Document:
• • • •

Understanding Life Settings
Football Player Put Back into Flabby Tycoon’s Body
There was a novel written a number of years ago that opens with a young,
professional football player who is preparing for the upcoming Super Bowl
game. He is riding his bike on a country road to get into shape for the big
game, and he enters a long curving tunnel. Unbeknownst to him, a car is
speeding into the tunnel from the opposite direction, heading directly for him.
The angel of death on duty that day is new to the job. He sees the crash
coming and decides, “Why wait? Why make him go through the gore and the
mess?” So instead of actually waiting for the inevitable crash, he takes the
football player out of his body at the very last moment before the accident,
and brings him up to Heaven.
However, the angel of death made a mistake. Any normal person driving his
bike through that tunnel would have crashed and been killed. But this man
was an athlete with highly keen instincts; he would have veered off at the
last minute and not been hit. He should be alive. But it’s too late. His
body is buried; he is up in Heaven. What do they do now?
The Heavenly court meets and decides they have no choice but to send him
back. To do that, they have to find someone whose time is up and put the
football player back into that body. The closest they can come up with is a
rich tycoon living in an exclusive mansion. So this athlete finds himself in
the flabby body of a wealthy snob with an entire staff of butlers and maids.
The cute part of the story is how he plans to get his sagging, pampered, new
body into shape for the Super Bowl only weeks away. He gets the prim and
proper servants to run football drills with him on the front lawn of the
stately mansion as he practices his passes.
While this is a charming story, it illustrates a significant concept: that
football player found himself occupying a body. He opened his eyes and found
himself in a life.
That exact experience happened to every one of us. Hashem took us and
hand-selected a life to be the ideal setting for us to allow us to grow. We
were put into this body and told, “Go live your life!”
We Don’t Get To Choose
We tend to take far too much credit for that which was given to us, and too
much blame for what wasn’t. No one woke up one morning and said, “Hashem, I
think you should create me with a 180 IQ… No, make that an 80 IQ.” “Hashem,
I think I should be 6′2″, strapping and strong. No, on second thought, I
would rather be 5′4″, puny and weak.”
Our life settings have been chosen for us, and we have no input in the
process. Smart or dumb, attractive or ordinary, talented or not. These are
the backdrops against which we live our lives, the scenery and landscape
that surrounds us. But they don’t define us.
Just as our external conditions are set, so, too, is much of our inner
makeup. Our temperament has been hard-wired into us at birth. Studies show
that whether a child is bold or timid, extroverted or shy, can be determined
at twenty-two months of age. It is simply the nature the child is born with.
Granted, a person can work on himself. He can learn to overcome weaknesses
and change the level of some of his personality traits. But each individual
was given a certain predisposition and tendencies at birth. These are part
of the stage settings of his life. He was born into a role, and this is the
backdrop against which he plays.

• • • •

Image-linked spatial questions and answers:
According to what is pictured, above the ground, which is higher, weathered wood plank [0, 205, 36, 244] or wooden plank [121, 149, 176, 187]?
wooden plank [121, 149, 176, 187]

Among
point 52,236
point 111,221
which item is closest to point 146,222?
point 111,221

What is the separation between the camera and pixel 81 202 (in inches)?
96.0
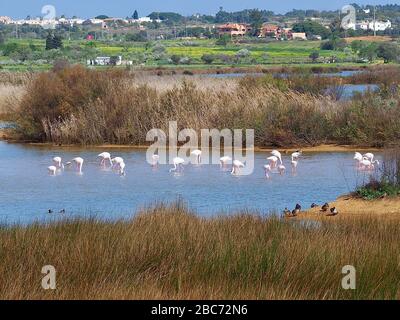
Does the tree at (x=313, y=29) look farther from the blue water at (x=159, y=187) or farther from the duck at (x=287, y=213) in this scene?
the duck at (x=287, y=213)

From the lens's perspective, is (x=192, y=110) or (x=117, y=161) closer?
(x=117, y=161)

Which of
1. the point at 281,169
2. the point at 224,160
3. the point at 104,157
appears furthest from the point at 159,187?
the point at 104,157

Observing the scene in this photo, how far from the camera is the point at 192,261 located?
10695mm

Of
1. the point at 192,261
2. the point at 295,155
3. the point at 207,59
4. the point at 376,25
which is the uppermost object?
the point at 192,261

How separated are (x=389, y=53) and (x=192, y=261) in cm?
6910

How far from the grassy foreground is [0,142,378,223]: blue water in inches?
173

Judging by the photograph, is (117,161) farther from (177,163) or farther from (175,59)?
(175,59)

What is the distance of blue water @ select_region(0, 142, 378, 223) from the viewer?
18.5m

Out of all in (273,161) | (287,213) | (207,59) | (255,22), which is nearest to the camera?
(287,213)

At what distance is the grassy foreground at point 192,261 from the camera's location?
969 centimetres

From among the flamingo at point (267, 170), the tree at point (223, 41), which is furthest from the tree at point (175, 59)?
the flamingo at point (267, 170)

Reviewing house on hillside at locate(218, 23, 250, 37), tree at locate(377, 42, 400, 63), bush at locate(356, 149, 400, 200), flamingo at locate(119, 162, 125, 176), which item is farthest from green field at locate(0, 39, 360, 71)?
bush at locate(356, 149, 400, 200)
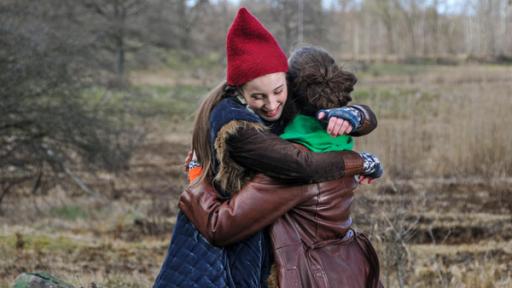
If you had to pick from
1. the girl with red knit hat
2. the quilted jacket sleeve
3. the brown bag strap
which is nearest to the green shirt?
the girl with red knit hat

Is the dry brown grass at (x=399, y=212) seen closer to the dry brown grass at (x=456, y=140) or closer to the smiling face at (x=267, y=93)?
the dry brown grass at (x=456, y=140)

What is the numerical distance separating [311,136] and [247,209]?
1.11ft

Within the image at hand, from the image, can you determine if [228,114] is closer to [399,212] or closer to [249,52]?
[249,52]

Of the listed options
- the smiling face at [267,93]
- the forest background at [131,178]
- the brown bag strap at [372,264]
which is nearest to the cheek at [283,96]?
the smiling face at [267,93]

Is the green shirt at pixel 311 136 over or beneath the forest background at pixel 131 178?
over

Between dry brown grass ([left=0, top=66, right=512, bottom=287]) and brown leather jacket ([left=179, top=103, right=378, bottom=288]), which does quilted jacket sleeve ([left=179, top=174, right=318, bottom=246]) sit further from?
dry brown grass ([left=0, top=66, right=512, bottom=287])

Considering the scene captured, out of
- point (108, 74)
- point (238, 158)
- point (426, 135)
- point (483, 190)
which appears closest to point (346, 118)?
point (238, 158)

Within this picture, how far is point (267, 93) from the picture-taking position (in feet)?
8.00

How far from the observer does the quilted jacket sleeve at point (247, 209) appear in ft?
7.60

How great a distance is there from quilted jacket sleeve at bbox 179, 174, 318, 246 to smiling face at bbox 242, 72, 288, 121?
9.6 inches

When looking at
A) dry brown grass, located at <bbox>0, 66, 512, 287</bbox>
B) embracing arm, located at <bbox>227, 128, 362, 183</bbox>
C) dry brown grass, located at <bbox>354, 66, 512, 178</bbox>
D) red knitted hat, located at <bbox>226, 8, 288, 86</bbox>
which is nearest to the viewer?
embracing arm, located at <bbox>227, 128, 362, 183</bbox>

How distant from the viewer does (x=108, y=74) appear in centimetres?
1392

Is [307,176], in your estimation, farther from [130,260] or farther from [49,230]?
[49,230]

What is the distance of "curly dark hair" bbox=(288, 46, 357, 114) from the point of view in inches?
96.2
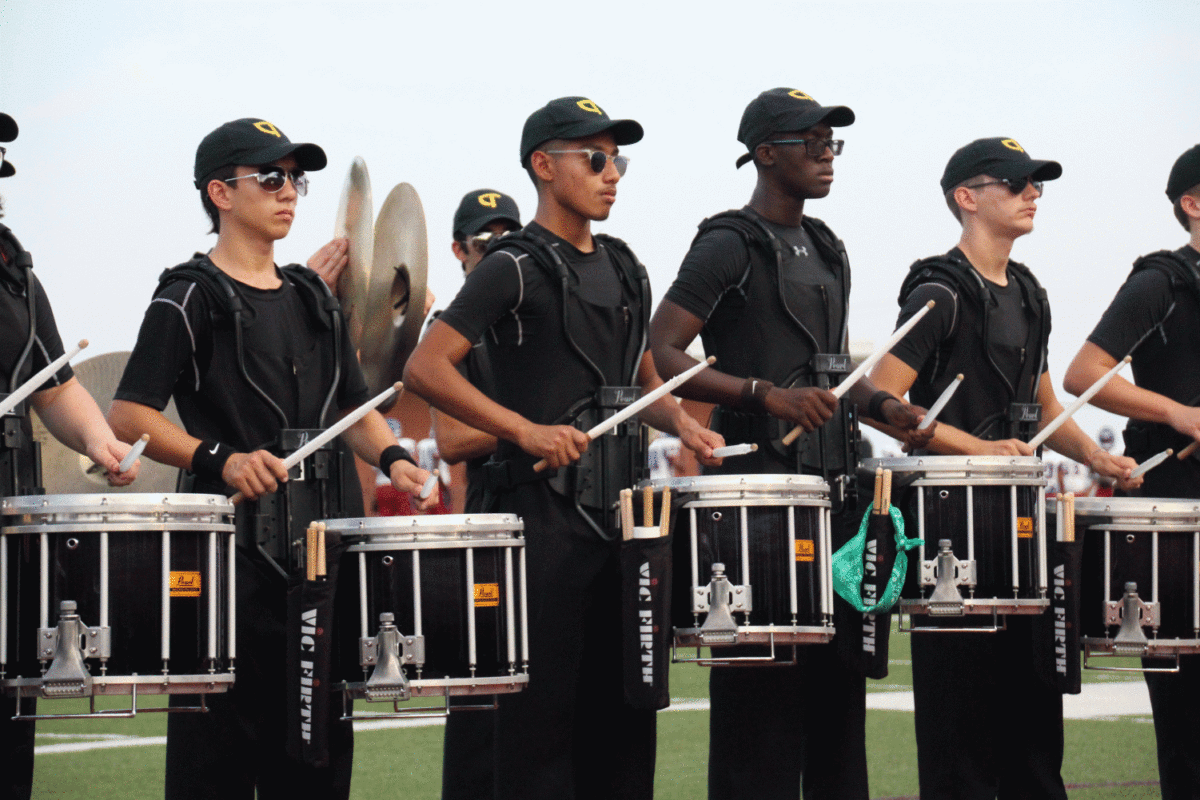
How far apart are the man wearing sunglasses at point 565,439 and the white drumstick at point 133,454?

• • • •

Task list:
#1 According to the essay on life settings, at what age can studies determine whether a child is bold or timid?
#2 Print everything in the records from the line containing "How distant from" down to the end of the records, both ends included, and omit the pictures.
The text and the records come from separate, unrelated sources.

Answers:
#1 At twenty-two months of age.

#2
How distant from the viewer does (x=108, y=74) appear in centimetres?
1392

Is [307,176], in your estimation, farther from [130,260] or farther from [49,230]?
[49,230]

What is the distance of "curly dark hair" bbox=(288, 46, 357, 114) from the point of view in inches?
96.2
How far apart are the man wearing sunglasses at point 565,439 and the white drumstick at point 133,454?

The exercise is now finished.